> [REQUIREMENTS]:
Quote the lines from the line holding "Visually comparing them, is" to the very end of the listing, exactly, and no others.

> [ENTRIES SHOWN]:

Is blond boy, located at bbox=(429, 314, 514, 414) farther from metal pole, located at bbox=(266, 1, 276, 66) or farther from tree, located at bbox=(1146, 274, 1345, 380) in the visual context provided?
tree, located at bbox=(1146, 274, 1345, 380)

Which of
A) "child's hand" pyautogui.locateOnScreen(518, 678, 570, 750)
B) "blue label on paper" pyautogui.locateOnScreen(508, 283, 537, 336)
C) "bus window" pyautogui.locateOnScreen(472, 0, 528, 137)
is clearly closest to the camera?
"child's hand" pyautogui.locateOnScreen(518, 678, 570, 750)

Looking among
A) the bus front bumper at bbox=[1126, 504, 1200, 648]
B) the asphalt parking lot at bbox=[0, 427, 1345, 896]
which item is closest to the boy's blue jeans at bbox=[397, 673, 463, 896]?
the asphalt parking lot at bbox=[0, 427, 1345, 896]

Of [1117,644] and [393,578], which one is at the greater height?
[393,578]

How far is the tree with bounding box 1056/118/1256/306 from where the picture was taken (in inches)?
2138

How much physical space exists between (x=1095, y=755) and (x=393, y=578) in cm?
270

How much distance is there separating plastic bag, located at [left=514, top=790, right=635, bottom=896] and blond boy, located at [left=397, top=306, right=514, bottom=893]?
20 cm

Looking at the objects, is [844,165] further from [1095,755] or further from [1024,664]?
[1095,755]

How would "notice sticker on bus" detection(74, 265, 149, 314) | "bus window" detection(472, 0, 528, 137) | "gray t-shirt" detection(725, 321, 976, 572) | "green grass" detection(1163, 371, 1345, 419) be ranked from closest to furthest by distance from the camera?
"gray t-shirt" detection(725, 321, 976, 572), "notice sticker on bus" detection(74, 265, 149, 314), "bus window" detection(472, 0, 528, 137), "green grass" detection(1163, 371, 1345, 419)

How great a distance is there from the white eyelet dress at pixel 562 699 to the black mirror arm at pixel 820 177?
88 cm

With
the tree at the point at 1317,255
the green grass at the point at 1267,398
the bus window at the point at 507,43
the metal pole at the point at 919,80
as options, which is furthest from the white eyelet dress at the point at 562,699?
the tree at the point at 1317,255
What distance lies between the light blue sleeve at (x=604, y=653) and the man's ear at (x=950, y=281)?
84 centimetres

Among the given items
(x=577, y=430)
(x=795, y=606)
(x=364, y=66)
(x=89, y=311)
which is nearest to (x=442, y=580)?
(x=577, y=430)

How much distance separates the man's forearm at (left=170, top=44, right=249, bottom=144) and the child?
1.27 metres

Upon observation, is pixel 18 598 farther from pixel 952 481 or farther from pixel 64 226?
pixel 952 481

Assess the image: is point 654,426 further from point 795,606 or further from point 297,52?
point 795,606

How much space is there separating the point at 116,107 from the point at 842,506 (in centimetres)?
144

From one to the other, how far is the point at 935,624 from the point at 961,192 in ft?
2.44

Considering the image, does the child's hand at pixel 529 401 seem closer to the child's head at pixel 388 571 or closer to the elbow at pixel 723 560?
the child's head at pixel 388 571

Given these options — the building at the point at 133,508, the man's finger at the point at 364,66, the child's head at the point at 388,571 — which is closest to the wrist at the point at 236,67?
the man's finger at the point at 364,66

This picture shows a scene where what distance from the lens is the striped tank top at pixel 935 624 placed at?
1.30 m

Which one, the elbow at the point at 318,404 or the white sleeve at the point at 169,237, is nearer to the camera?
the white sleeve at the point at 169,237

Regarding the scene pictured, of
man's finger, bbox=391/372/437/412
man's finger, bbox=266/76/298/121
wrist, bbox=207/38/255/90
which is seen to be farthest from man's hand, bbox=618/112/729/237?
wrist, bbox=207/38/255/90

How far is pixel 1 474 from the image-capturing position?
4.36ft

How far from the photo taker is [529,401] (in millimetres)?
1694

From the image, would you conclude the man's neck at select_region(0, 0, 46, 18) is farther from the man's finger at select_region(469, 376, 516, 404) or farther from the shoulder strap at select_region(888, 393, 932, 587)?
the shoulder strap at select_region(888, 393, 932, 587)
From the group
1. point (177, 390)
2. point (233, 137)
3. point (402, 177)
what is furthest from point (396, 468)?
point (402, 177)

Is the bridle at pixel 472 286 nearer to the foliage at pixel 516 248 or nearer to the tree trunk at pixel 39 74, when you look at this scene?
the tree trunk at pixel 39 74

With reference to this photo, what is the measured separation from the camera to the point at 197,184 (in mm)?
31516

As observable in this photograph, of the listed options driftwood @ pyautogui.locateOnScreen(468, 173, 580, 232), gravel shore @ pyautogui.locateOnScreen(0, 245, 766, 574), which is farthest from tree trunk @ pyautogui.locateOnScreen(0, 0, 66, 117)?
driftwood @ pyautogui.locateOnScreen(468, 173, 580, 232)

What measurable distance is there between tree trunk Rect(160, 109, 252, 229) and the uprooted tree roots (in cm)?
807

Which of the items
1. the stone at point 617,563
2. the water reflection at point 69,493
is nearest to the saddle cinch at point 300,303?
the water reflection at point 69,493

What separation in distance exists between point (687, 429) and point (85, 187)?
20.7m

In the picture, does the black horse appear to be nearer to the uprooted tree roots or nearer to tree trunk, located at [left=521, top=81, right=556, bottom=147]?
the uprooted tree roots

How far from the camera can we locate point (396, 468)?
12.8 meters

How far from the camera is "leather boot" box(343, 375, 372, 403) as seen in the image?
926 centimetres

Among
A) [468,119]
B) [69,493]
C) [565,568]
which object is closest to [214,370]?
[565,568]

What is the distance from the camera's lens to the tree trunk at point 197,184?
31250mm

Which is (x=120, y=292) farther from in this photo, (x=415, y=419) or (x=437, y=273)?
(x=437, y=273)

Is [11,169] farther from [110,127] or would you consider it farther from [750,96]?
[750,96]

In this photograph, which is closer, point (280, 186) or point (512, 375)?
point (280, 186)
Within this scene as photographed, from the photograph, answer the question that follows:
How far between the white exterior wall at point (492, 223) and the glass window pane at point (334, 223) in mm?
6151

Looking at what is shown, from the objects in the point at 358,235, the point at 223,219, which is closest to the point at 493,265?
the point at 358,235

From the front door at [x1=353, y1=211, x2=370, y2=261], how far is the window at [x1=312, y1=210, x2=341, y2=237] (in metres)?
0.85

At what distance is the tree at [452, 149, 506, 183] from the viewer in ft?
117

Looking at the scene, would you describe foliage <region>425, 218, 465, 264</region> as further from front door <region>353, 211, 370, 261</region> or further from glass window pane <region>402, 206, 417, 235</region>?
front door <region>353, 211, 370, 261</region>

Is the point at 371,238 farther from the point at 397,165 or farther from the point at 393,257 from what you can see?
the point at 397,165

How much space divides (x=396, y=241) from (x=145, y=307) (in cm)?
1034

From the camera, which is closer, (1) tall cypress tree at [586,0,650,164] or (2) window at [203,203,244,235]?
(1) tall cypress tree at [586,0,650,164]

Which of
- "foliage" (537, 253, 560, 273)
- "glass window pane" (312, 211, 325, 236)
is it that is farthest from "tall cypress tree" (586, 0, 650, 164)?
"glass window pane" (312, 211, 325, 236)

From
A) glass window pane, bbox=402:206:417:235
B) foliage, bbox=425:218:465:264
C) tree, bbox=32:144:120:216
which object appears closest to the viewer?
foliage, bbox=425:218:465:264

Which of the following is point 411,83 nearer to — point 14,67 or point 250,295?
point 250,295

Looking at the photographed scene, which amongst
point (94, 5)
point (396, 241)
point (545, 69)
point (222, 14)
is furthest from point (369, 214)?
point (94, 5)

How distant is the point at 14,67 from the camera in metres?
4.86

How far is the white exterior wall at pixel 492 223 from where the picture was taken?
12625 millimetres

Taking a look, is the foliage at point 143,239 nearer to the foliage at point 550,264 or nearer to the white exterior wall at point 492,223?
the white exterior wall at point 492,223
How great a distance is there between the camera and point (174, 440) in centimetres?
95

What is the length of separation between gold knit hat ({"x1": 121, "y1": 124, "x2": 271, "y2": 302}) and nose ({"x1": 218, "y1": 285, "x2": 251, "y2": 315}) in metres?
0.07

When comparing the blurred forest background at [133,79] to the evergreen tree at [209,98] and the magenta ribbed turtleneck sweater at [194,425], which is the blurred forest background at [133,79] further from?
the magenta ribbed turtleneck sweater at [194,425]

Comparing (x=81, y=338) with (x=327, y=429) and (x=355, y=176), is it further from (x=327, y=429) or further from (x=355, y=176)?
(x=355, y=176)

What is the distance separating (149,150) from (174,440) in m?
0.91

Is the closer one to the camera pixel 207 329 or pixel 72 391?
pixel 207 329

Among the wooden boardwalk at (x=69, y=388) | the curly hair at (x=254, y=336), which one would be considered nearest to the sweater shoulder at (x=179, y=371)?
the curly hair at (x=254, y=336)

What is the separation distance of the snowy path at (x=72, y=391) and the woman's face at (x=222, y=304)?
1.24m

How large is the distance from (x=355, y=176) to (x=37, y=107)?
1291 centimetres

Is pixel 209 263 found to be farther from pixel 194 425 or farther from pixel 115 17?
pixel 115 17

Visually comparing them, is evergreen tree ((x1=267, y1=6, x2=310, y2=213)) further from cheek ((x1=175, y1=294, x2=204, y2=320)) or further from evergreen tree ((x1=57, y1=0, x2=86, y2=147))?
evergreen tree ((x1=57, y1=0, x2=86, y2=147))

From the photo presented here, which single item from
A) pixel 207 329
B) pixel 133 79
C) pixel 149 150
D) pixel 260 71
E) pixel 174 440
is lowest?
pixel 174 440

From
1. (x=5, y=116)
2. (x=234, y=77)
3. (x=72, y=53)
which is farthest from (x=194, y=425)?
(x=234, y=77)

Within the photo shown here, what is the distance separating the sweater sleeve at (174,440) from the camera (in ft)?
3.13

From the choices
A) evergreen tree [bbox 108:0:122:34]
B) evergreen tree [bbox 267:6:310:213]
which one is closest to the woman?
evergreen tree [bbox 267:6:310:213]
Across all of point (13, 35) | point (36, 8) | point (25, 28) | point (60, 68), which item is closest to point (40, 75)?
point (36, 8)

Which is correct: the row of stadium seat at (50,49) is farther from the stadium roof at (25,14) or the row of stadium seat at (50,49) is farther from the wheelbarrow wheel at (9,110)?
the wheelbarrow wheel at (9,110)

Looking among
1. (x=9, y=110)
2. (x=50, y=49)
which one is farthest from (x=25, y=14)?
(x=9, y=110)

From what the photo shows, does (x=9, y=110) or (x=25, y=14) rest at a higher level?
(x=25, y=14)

> [SOLVED PROBLEM]:
Visually comparing them, is evergreen tree ((x1=267, y1=6, x2=310, y2=213)) further from cheek ((x1=175, y1=294, x2=204, y2=320)) or further from evergreen tree ((x1=57, y1=0, x2=86, y2=147))?
evergreen tree ((x1=57, y1=0, x2=86, y2=147))

From the photo presented here, which single item from
A) pixel 207 329
B) pixel 133 79
C) pixel 149 150
D) pixel 260 71
E) pixel 174 440
is lowest?
pixel 174 440

From
1. (x=5, y=116)
2. (x=234, y=77)
3. (x=72, y=53)
which is farthest from (x=194, y=425)?
(x=234, y=77)

Within the photo shown here, what is the distance separating the sweater sleeve at (174,440) from the camera (in ft)?
3.13

From the choices
A) evergreen tree [bbox 108:0:122:34]
B) evergreen tree [bbox 267:6:310:213]
which one is closest to the woman?
evergreen tree [bbox 267:6:310:213]
Across all of point (13, 35) | point (36, 8) | point (25, 28) | point (60, 68), which item is closest to point (40, 75)?
point (36, 8)

Which is correct: the row of stadium seat at (50,49) is farther from the stadium roof at (25,14) or the row of stadium seat at (50,49) is farther from the wheelbarrow wheel at (9,110)?
the wheelbarrow wheel at (9,110)

Looking among
1. (x=9, y=110)
2. (x=50, y=49)
which one is farthest from (x=25, y=14)?
(x=9, y=110)

From what the photo shows, does (x=9, y=110) or (x=25, y=14) rest at a higher level?
(x=25, y=14)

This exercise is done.